Als een postcontractueel non-concurrentiebeding voldoet aan deze voorwaarden dan is de kans aanzienlijk dat het beding toelaatbaar is in de ogen van een rechter. Voldoet het beding echter niet aan deze voorwaarden, dan is daarmee overigens niet direct de ontoelaatbaarheid gegeven. Andere (mededingingsrechtelijke) elementen spelen daarbij ook een rol. Wel kunnen de regels van redelijkheid en billijkheid in dat geval met zich meebrengen dat de aard en omvang van een postcontractueel non-concurrentiebeding alsnog wordt beperkt, omdat een belangenafweging daartoe noopt. Een non-concurrentiebeding kan in beginsel immers nimmer zo ver strekken dat de (ex)franchisenemer daardoor feitelijk volledig ‘brodeloos’ wordt gemaakt.

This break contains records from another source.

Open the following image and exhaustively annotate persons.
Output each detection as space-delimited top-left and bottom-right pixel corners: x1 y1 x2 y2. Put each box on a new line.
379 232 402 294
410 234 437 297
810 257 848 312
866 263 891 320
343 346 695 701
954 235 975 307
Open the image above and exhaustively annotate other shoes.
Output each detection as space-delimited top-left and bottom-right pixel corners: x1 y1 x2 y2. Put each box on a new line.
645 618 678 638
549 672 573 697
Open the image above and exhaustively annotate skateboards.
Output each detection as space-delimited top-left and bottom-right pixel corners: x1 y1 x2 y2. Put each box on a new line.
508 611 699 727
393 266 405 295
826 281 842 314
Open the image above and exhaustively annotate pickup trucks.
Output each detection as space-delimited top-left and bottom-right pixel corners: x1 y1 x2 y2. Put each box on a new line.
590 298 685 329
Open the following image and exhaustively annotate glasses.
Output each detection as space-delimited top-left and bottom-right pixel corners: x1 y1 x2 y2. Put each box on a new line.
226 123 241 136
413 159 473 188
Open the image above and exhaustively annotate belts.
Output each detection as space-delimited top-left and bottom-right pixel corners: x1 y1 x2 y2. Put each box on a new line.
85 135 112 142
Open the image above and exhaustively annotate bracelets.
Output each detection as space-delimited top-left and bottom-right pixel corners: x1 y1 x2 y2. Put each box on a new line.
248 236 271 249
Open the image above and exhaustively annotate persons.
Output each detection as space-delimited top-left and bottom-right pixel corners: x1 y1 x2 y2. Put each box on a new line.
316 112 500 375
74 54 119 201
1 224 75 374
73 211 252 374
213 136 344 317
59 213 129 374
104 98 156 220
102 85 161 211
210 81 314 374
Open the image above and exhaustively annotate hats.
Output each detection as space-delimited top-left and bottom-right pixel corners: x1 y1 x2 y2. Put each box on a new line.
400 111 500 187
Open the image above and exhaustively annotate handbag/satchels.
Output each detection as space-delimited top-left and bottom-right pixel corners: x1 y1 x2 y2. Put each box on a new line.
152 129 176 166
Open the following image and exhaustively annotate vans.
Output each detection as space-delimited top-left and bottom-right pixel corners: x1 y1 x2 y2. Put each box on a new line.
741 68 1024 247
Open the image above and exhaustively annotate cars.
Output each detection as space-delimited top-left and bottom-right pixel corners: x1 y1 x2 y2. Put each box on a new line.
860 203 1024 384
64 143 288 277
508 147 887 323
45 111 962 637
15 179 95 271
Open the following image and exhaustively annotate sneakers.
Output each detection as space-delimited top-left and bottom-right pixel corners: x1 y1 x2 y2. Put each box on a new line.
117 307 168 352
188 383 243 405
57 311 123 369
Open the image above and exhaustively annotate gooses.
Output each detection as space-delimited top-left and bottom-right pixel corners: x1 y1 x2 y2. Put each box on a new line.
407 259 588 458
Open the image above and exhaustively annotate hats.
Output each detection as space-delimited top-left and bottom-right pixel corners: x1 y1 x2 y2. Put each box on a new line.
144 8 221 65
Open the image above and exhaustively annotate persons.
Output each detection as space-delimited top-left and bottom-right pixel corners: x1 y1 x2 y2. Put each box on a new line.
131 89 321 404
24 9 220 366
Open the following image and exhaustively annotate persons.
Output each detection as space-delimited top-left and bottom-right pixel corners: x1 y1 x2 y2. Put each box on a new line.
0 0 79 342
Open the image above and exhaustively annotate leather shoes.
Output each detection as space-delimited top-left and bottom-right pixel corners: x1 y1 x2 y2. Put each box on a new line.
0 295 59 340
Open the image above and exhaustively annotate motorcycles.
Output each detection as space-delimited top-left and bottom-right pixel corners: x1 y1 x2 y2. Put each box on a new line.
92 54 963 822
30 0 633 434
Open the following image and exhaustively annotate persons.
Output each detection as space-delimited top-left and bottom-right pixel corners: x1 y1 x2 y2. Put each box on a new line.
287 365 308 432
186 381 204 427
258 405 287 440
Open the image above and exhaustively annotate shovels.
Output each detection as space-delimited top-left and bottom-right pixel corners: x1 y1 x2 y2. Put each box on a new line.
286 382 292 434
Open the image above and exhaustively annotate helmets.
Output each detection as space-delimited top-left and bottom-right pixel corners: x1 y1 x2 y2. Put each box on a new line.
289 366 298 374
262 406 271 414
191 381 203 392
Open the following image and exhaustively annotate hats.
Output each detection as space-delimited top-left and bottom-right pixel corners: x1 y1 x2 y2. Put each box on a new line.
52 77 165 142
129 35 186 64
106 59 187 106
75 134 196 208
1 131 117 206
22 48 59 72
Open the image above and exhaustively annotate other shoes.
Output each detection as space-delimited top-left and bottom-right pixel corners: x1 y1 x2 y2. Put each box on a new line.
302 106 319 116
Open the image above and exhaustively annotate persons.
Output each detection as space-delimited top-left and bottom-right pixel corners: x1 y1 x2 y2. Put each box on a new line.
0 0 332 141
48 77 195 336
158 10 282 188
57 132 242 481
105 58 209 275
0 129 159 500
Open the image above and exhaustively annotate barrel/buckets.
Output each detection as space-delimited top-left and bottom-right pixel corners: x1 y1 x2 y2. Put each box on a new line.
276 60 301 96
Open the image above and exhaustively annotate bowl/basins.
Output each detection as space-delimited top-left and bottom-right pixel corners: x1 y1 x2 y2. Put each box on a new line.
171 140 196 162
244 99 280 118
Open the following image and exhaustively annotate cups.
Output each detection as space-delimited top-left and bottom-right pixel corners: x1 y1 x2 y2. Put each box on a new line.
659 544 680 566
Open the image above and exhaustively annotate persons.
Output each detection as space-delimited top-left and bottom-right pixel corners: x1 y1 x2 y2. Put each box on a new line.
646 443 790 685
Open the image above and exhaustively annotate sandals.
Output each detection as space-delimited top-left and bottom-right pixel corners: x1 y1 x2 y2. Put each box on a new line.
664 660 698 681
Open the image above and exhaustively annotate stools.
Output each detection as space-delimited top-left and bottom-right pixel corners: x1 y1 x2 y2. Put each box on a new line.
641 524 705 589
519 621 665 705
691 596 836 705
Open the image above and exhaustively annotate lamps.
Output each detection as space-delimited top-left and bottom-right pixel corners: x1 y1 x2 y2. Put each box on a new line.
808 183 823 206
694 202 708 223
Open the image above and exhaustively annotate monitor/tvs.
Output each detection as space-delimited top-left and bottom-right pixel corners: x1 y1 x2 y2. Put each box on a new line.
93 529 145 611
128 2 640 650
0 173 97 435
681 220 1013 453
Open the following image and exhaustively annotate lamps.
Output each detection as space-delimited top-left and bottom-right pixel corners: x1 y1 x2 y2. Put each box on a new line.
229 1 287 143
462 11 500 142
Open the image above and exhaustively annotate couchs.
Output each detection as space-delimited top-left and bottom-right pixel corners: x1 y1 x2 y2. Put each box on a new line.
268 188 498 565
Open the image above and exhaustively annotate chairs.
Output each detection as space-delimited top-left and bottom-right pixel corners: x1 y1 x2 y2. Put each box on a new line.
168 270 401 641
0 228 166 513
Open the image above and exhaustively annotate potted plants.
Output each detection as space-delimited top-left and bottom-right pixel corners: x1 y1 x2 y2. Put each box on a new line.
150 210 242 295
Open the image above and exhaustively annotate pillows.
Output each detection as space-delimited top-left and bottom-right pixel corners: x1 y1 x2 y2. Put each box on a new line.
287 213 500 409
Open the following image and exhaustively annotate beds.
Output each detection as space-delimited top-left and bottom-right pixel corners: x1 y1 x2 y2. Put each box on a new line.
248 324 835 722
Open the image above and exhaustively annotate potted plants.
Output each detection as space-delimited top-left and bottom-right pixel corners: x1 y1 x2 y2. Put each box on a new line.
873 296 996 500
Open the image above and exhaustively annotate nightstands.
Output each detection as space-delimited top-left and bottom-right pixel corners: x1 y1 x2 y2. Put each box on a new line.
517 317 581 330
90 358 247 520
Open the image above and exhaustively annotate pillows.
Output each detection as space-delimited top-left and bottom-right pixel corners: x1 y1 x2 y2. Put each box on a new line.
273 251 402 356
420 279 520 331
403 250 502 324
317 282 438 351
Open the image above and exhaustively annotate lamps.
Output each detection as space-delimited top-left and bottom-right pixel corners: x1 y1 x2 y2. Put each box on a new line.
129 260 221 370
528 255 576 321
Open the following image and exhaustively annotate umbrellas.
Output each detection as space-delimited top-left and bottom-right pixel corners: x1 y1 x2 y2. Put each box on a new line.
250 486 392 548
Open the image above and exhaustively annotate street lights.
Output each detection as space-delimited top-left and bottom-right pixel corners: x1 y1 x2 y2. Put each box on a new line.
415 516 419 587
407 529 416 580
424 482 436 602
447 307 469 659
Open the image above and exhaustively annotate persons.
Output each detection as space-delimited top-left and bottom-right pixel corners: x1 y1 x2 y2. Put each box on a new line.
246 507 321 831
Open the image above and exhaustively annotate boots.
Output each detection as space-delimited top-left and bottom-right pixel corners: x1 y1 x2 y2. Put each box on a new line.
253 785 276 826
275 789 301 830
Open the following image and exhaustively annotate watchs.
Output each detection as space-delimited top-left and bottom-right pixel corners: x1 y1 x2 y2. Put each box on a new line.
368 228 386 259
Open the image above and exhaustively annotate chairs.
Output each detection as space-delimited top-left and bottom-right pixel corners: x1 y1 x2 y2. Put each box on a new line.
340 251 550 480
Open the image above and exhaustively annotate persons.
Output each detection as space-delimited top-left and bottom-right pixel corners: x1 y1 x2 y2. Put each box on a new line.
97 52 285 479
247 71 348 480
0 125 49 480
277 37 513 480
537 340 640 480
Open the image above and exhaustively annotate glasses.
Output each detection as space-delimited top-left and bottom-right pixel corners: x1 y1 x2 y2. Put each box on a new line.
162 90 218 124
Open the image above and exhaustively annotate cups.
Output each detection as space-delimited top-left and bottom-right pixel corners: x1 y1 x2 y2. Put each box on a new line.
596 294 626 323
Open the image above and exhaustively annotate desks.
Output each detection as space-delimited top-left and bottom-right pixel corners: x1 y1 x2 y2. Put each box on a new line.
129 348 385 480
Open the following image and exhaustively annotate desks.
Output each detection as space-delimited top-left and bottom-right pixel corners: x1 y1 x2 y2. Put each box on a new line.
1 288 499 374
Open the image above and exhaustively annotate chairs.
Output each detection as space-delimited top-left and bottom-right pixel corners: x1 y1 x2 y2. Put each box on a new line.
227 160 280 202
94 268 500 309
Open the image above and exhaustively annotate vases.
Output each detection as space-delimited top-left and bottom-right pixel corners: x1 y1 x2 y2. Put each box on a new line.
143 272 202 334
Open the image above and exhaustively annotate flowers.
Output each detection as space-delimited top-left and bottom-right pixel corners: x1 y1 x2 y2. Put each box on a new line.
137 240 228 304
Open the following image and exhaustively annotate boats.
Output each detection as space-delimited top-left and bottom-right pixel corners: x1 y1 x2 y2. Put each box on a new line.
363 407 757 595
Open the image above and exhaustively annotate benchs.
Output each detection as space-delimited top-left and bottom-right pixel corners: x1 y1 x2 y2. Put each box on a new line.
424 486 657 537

Concreet: als het een (ex)franchisenemer wordt verboden om, gedurende een periode van één jaar na het beëindigen van de franchiseovereenkomst, gelijke activiteiten (als tijdens de franchiseovereenkomst) te ontplooien, vanuit het vestigingspunt waar hij daadwerkelijk zijn onderneming exploiteerde, dan is dat doorgaans een acceptabel beding. Was er geen sprake van een vast vestigingspunt, dan is het rayon waarin de (ex)franchisenemer daadwerkelijk werkzaam was ook acceptabel te noemen. De franchisenemer zal dan met aanvullende argumenten dienen te komen waarom hij in redelijkheid niet gehouden zou kunnen worden aan het non-concurrentiebeding.

Een postcontractueel non-concurrentiebeding dat echter op geen enkele wijze beperkt is terzake de duur en/of lokaliteit zal onherroepelijk op weerstand kunnen stuiten in een procedure, hetzij op grond van mededingingsrechtelijke elementen, dan wel vanwege de (on)redelijkheid en (on)billijkheid van het beding. Gezond verstand is daarbij (vaak) een goede graadmeter, hoewel het goed is om als franchisenemer te realiseren dat in beginsel geldt “afspraak is afspraak”, oftewel “wat je hebt afgesproken, moet je nakomen”. Ook ten aanzien van een non-concurrentiebeding. Het is dan ook verstandig om niet alleen te vertrouwen op de regels van redelijkheid en billijkheid.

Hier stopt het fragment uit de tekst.